This article is about creating a plot of complexity over change rate for a given set of source code files. According to an idea I’ve seen on twitter last week, this might help us finding spots in the code that have an influence on how well a project goes. Here I’d like to show you a quick demonstration of that idea.

This is the original twitter post by Ian Partridge:

Fascinating idea from Michael Feathers: plot each file in your project on an X/Y graph: how often it’s changed (git) vs how complex it is (static analysis). Focus on the files in the top right corner of the graph - those are the ones holding your project back #iOSCon

To show how such a graph might look like, I’ve prepared a tiny demo project and applied that idea to it. In the following plot you can see the result.

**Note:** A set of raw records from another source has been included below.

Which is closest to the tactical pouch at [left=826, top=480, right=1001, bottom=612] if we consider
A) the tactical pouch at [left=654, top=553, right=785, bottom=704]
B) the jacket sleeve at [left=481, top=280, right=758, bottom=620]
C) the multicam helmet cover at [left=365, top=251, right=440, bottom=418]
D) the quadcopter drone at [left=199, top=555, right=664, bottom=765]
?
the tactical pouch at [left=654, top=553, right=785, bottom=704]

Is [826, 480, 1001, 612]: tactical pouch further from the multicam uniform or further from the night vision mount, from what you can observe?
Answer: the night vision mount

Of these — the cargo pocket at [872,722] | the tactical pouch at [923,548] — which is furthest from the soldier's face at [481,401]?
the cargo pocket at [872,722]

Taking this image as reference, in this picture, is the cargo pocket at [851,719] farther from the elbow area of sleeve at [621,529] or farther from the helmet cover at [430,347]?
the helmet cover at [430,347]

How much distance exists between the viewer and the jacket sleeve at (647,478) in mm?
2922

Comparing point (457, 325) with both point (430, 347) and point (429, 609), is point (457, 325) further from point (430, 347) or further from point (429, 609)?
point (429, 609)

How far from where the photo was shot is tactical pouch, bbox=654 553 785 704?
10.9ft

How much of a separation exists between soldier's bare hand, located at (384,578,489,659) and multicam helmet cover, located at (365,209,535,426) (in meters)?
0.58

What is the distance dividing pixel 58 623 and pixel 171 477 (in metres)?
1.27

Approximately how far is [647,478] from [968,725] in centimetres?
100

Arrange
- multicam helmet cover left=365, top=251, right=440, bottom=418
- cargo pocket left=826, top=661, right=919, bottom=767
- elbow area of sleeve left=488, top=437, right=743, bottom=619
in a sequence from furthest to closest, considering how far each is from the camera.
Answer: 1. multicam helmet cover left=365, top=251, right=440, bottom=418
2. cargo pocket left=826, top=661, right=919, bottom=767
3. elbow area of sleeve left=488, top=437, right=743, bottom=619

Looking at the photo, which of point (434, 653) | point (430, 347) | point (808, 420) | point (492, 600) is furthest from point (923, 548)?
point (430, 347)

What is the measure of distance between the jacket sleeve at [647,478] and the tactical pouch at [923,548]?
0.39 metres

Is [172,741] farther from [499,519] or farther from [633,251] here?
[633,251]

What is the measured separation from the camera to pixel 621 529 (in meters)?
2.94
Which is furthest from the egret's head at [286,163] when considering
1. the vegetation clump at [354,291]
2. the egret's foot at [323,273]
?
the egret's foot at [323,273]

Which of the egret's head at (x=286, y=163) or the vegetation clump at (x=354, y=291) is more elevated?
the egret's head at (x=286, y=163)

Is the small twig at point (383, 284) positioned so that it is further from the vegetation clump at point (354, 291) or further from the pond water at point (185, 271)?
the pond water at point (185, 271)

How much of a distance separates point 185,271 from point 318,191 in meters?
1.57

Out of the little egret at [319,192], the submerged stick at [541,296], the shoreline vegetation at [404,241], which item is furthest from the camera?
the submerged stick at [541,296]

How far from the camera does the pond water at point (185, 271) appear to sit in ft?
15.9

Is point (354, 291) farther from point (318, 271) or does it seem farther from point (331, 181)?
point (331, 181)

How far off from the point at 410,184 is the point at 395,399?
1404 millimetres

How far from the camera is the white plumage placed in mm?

The horizontal axis in the diagram shows the total number of git commits for each file. On the vertical axis, the Cyclomatic Complexity of each file is plotted as a measure of code complexity.

We can see from this diagram that there are three source files in the project, all of which are probably not very complex with a maximum Cyclomatic Complexity of about 3.5. Still, for future refactoring plans the file demo2.cpp might be of particular interest. It has the most changes and is also the most complex one. This one is probably the hardest to maintain.

After this small demo let’s take a look at something bigger: the GNU coreutils. The following diagram shows complexity over changes for the sources of that project.

What’s in the top-right corner of the graph? It’s cp.c and copy.c. If the two metrics – CCN and git commit count – are valid, these are candidates for files holding the coreutils project back.

For a counterexample, let’s consider true.c – from the following zoomed-in version of the previous graph. It has medium complexity and only about 50 commits. What else would we expect from a program that does nothing than returning zero? Probably this one is pretty easy to maintain.

Closing & Conclusion

To gather data for those plots, git and lizard have been utilized from within some Python scripts. If you wish to create such diagrams yourself, feel free to get the example project from github!

That’s it so far. Some questions remain:

  • Is Cyclomatic Complexity the right metric for the job?
  • Isn’t the total number of commits a bit too coarse?